In fact the existing sqlbox assumed that it is hex byte Octstr stream for UCS-2
(coding=2), so the conversions totally produced bugs data.

The attached patch solves the issue, by:

1. keeping the userguide assumption and requirement that ALL data is injected in
the 'msgdata' field of type TEXT as URL-encoded data. Optionall coding can be
set to indicate the character representation of the actual payload.

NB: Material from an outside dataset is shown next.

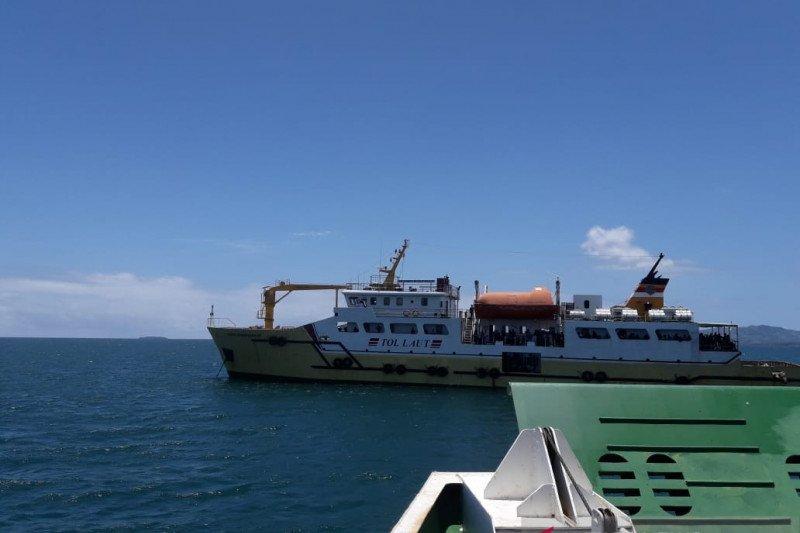 Cegah corona, 102 penumpang KMP Sabuk Nusantara-97 tertahan di kapal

2. we use a fork of smsbox's charset_processing() routine to map from defined
other character sets and make sure we URL-decode in first instance to obtain the
raw byte data.

3. use a #define function for gw_sql_save_msg() to URL-encode again the
msg->sms.msgdata before calling the DB specific pointer function. This ensures
we have URL-encoded data again the the 'msgdata' table field.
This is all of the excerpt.